Три фурии времен минувших. Хроники страсти и бунта
Шрифт:
Он, выпрямись и наставляясь ноздрею, обдумывал, видно, ответ; с пыхом выдохнул, проворкотавши гортанно-приязненно:
— «Я думал, что — без предрассудков мы будем с вами», — и дернул рукою.
И белые зубы свои показал.
И опить ошарашил меня: без каких предрассудков? Без приличий, цитат, архаизмов, отдавшись песням и пляскам, проткнем кольца в нос и украсимся перьями нового быта, устроивши остров Таити, здесь, в доме Богданова, в квартире номер три?
Такова моя первая встреча с ним.
Еще не знал я: стиль «бреда», как стиль «кулака», — игры, не задевающие его жизни; он ими испытывал нас; раз я его увидал с Добролюбовым, ставшим сектантом и всех называющим братьями; с легкостью
Он хотел поиграть и со мной стилем своих «Шедевров»…
Потом сколько раз — Соловьев, Эллис [48] , я, — собираясь втроем, представляли чудачества Брюсова; и обсуждали: они что такое? Единственное сочетанье из высушенного, как гербарийный листик, софизма и бреда пощечиной влепливалось, и над ней дергал бровью, недоумевая; начав с пустяка, кончал крупною ставкой: на дичь; измерение неизмеримого, точно рисунок (пятнадцатый век): его он показал мне: в нем изображалися… пытки.
48
Эллис, Лев (Кобылинский) (1879–1947) — поэт, переводчик, публицист, теоретик символизма, литературный критик, историк литературы.
У Брюсова слово «испытывать» значило часто «пытать»; он до пытки испытывал; но испытания эти терзали его; и отсюда же: непроизводительность мотивов, одетых в сюртук; господин с прирастающей маской к липу, — таким виделся в эту пору мне Брюсов.
Так: однажды, зайдя с Соловьевым к нему, испугались; осведомившись о делах «Скорпиона», прямой, точно шест, — он свой рот разорвал; бросил руки по швам; и — скартавил с восторгом:
— «Условимся — так: завтра я не иду в «Скорпион», потому что я буду лежать на столе и предам свое тело: и сверлам, и пилам».

Предоставленные материалы
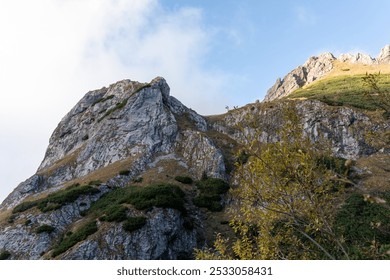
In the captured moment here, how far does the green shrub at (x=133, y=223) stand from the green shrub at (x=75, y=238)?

Поставленная задача 1
Выведите без изменений отрывок фрагмента текста от слов «Три фурии времен» до слов «встреча с ним.».
Поставленная задача 2
Переведите на английский язык предложение из фрагмента текста: «Такова моя первая встреча с ним».

Итоговый результат 1
Три фурии времен минувших. Хроники страсти и бунта
Шрифт:
Он, выпрямись и наставляясь ноздрею, обдумывал, видно, ответ; с пыхом выдохнул, проворкотавши гортанно-приязненно:
— «Я думал, что — без предрассудков мы будем с вами», — и дернул рукою.
И белые зубы свои показал.
И опить ошарашил меня: без каких предрассудков? Без приличий, цитат, архаизмов, отдавшись песням и пляскам, проткнем кольца в нос и украсимся перьями нового быта, устроивши остров Таити, здесь, в доме Богданова, в квартире номер три?
Такова моя первая встреча с ним.

Итоговый результат 2
Such was my first meeting with him.